What to work on.
Only the lines from the one containing "Yukinari Sugawara vs" through the end of the entries are wanted, retyped exactly and without pictures.

Extracted data.
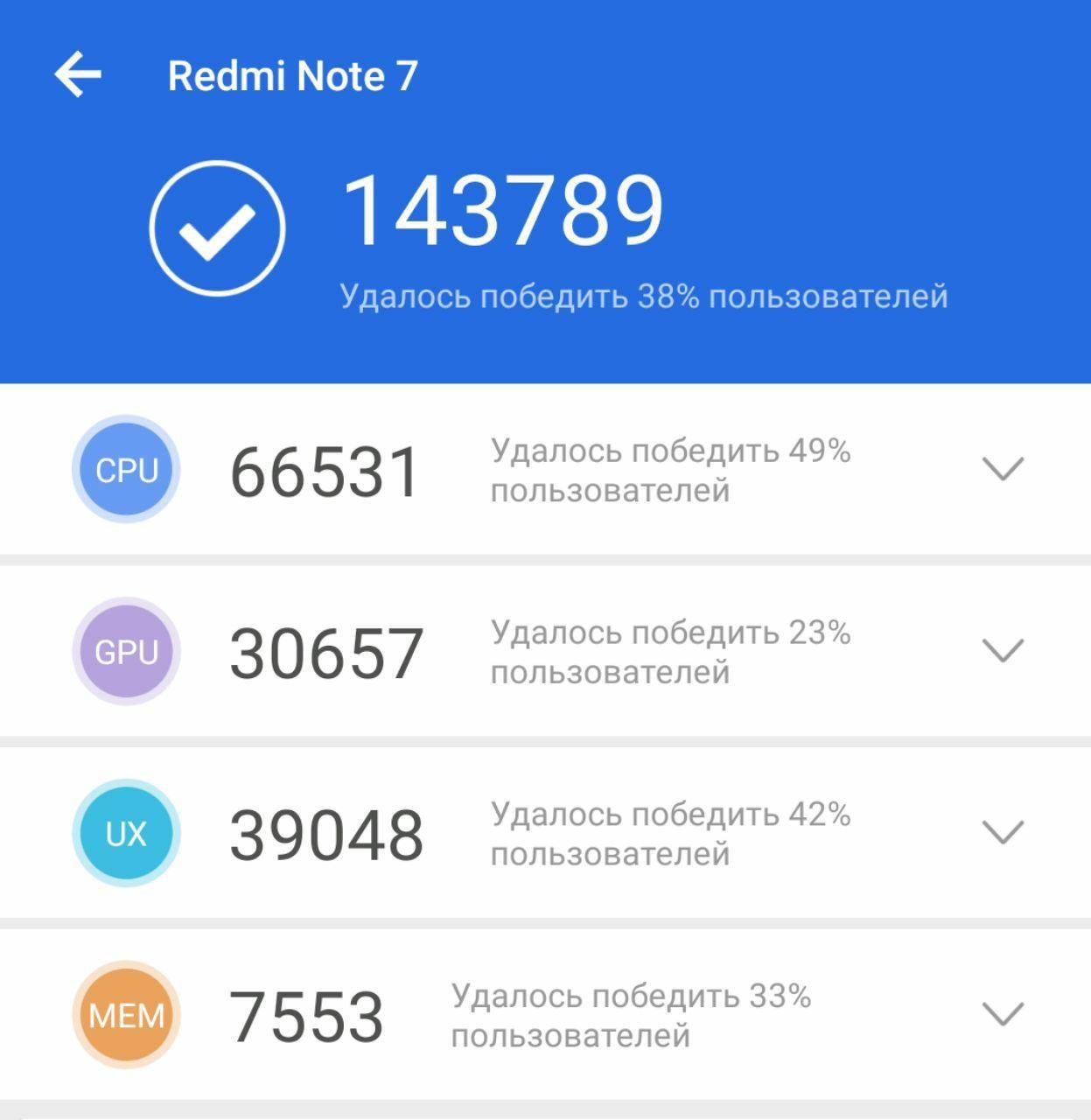 Результат тестирования в AnTuTu. Скриншот: © L!FE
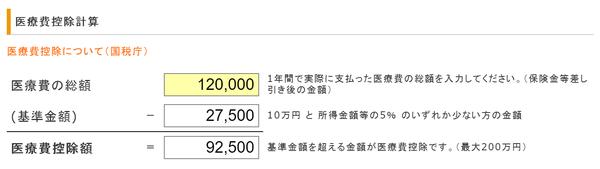 花子さんの医療費控除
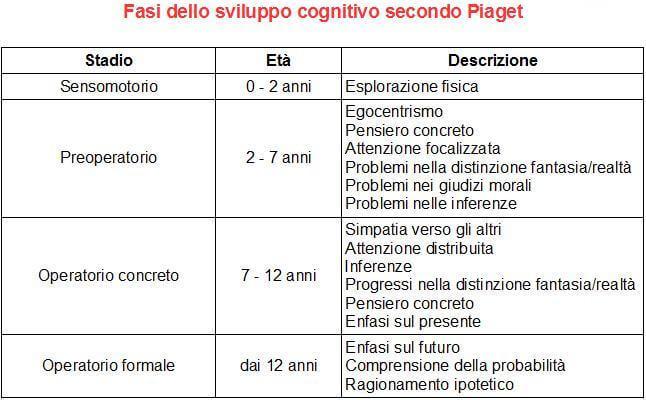 Fasi dello sviluppo cognitivo secondo Piaget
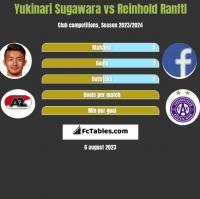 Yukinari Sugawara vs Reinhold Ranftl h2h player stats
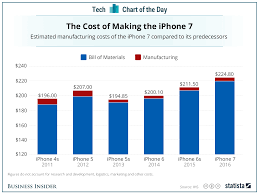 how much it costs for apple to build the iphone 7 chart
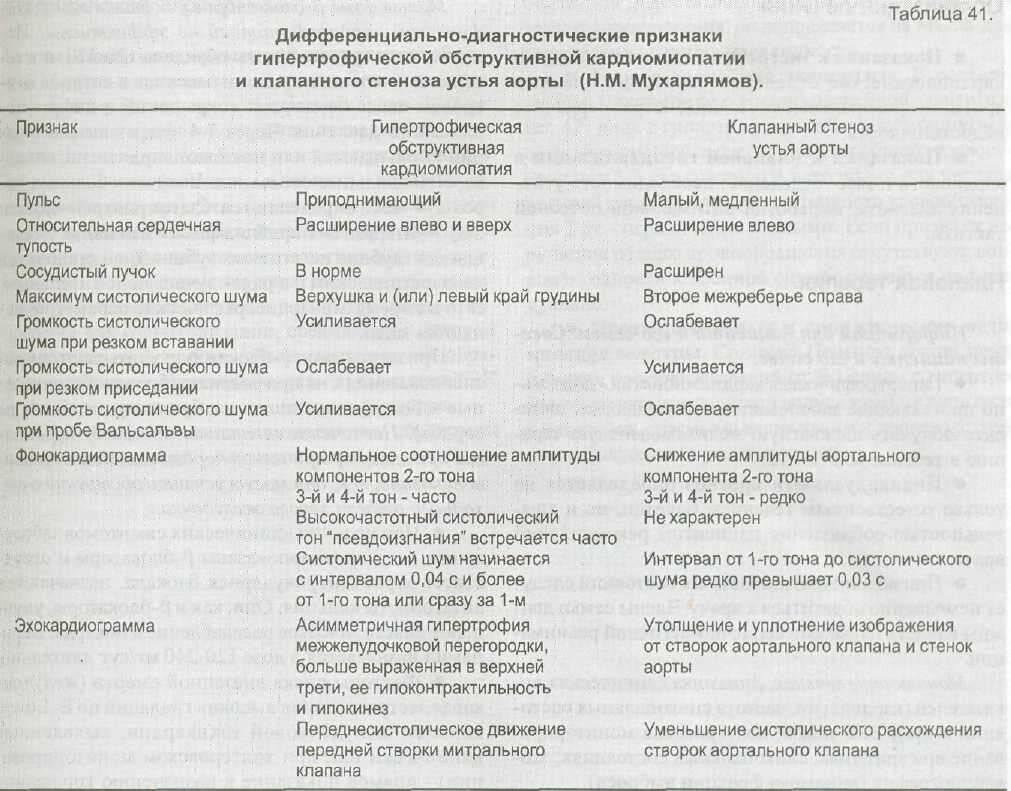 Лечение кардиомиопатии у кошек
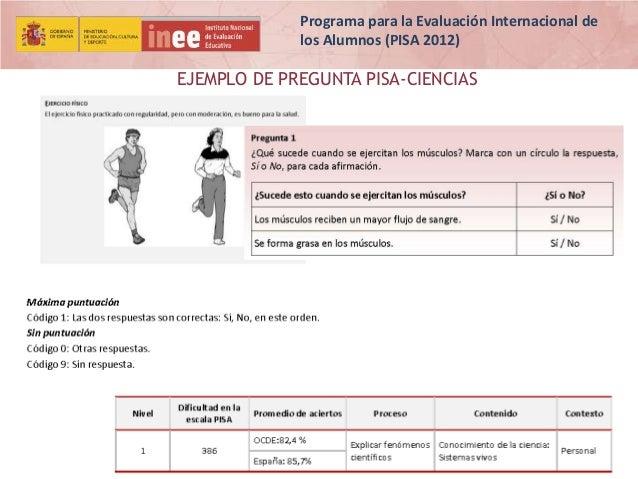 Programa para la Evaluación Internacional de los Alumnos (PISA 2012)  EJEMPLO DE PREGUNTA PISA-CIENCIAS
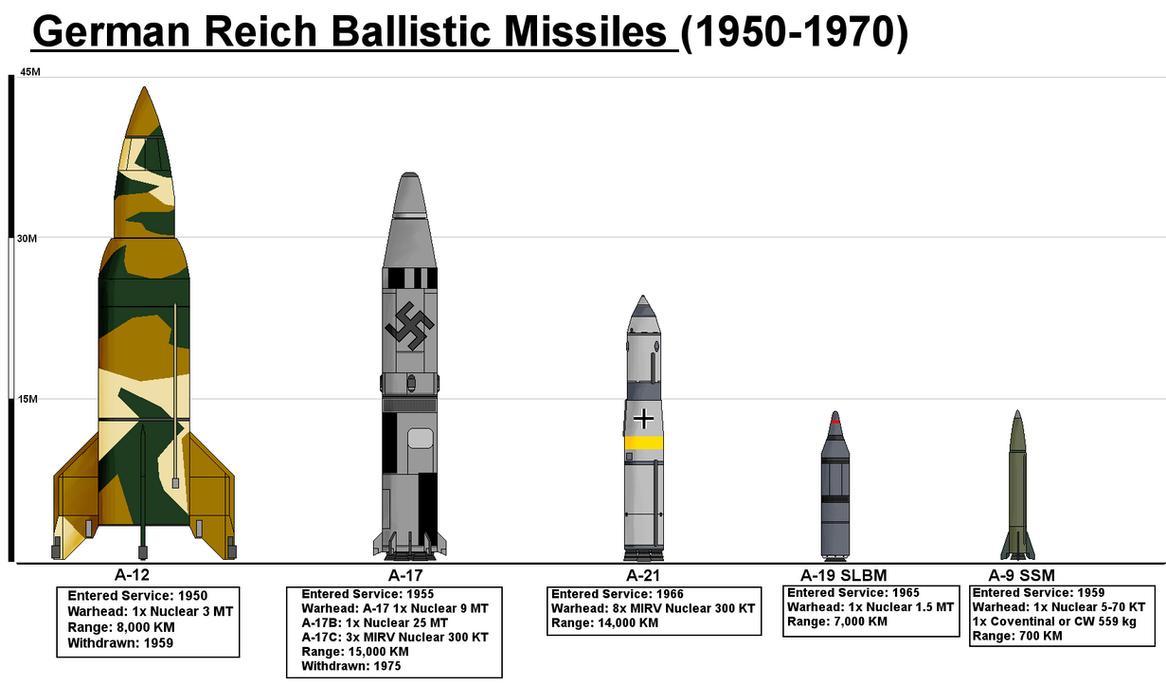 German Reich Missiles by PaintFan08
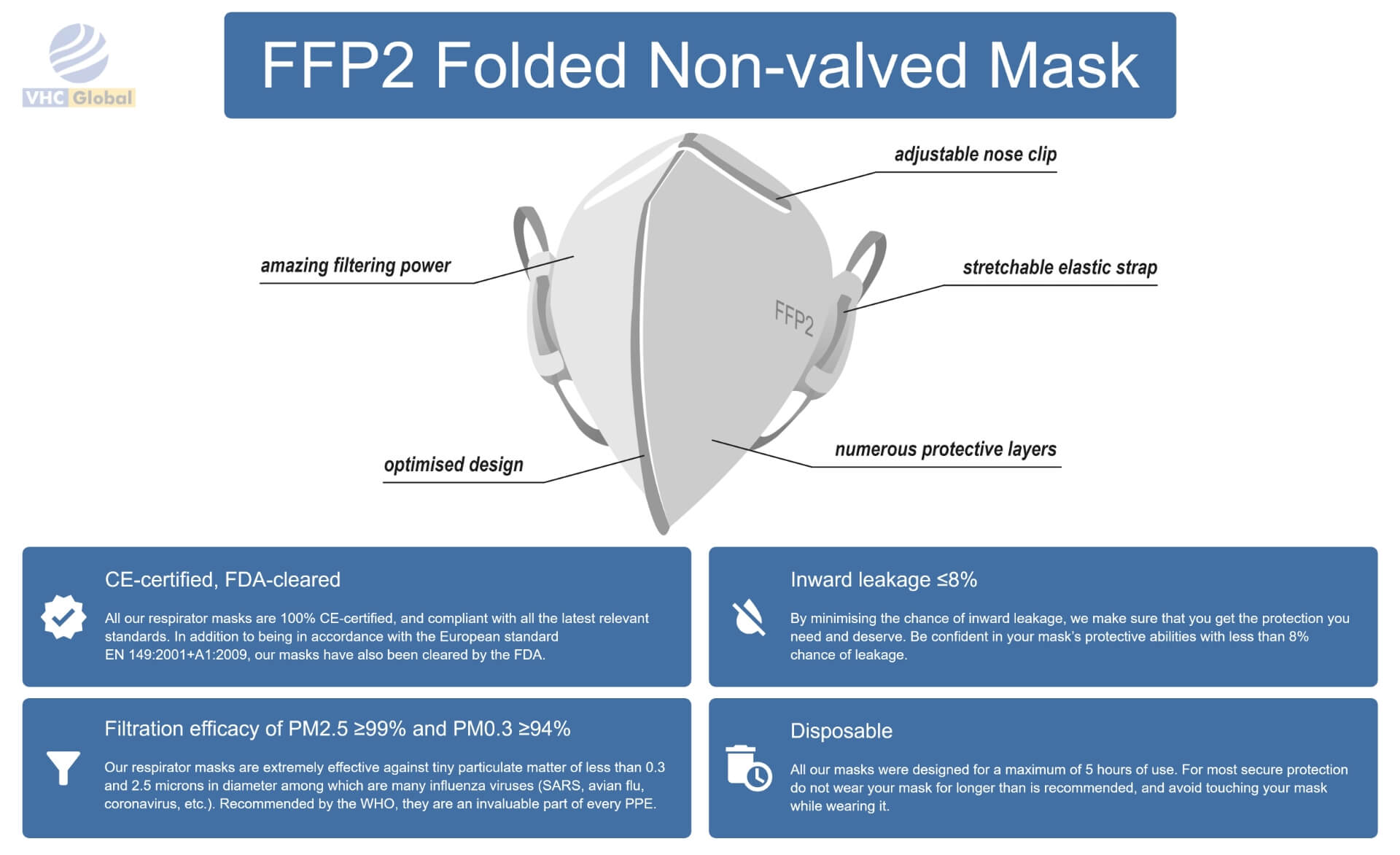Infographic for the FFP2 face mask, FFP2 Mask Folded Non-Valved. All details. FFP2 Respirator Mask or FFP2 Mask Folded Non-Valved. Adjustable nose clip, Stretchable elastic strip, numerous protective layers, optimized design, amazing filtering power, improved breathability. Inward leaking 99% and PM0.3>94%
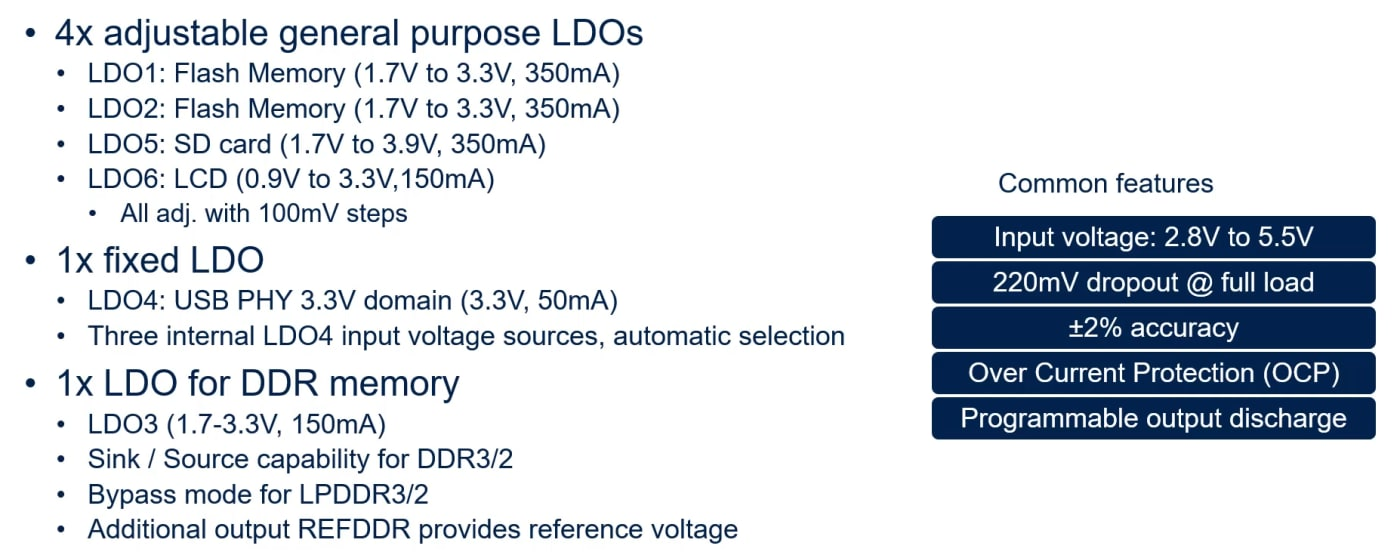 Features of the LDO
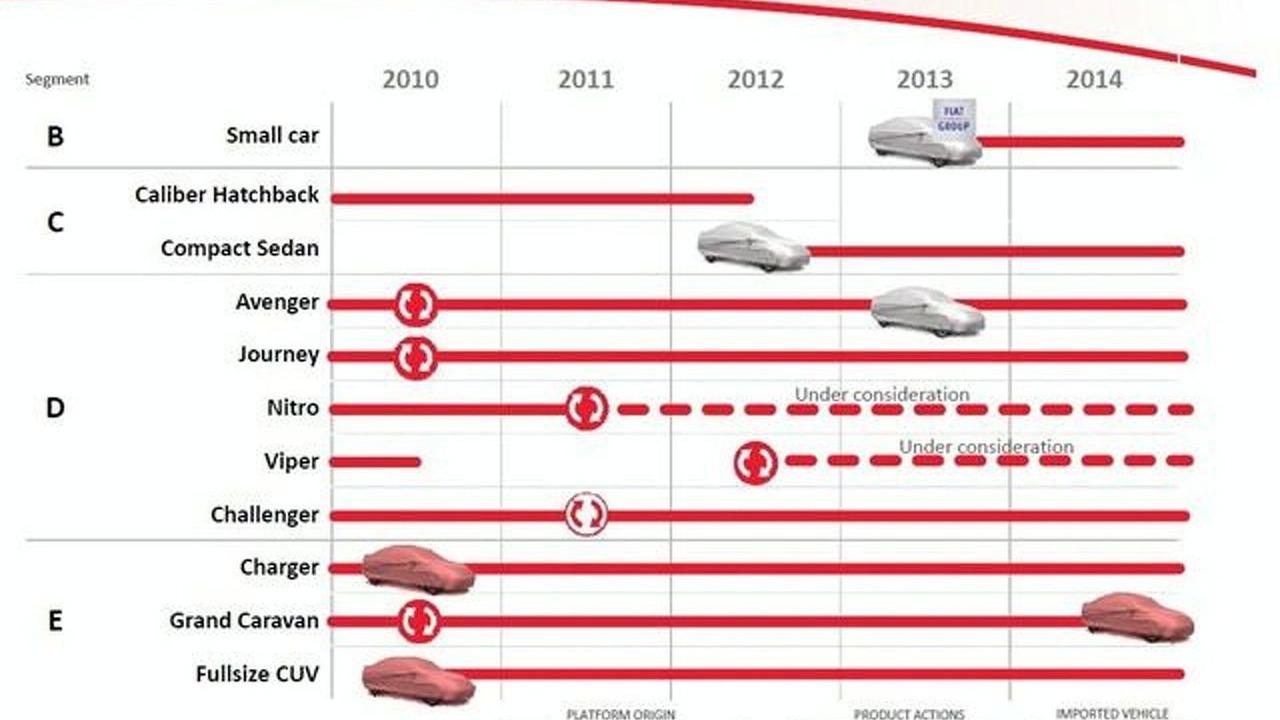 Dodge AB product plan chart - 640 - 16.02.2010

Exercise output.
 Yukinari Sugawara vs Reinhold Ranftl h2h player stats
 how much it costs for apple to build the iphone 7 chart
 Лечение кардиомиопатии у кошек
 Programa para la Evaluación Internacional de los Alumnos (PISA 2012)  EJEMPLO DE PREGUNTA PISA-CIENCIAS
 German Reich Missiles by PaintFan08
Infographic for the FFP2 face mask, FFP2 Mask Folded Non-Valved. All details. FFP2 Respirator Mask or FFP2 Mask Folded Non-Valved. Adjustable nose clip, Stretchable elastic strip, numerous protective layers, optimized design, amazing filtering power, improved breathability. Inward leaking 99% and PM0.3>94%
 Features of the LDO
 Dodge AB product plan chart - 640 - 16.02.2010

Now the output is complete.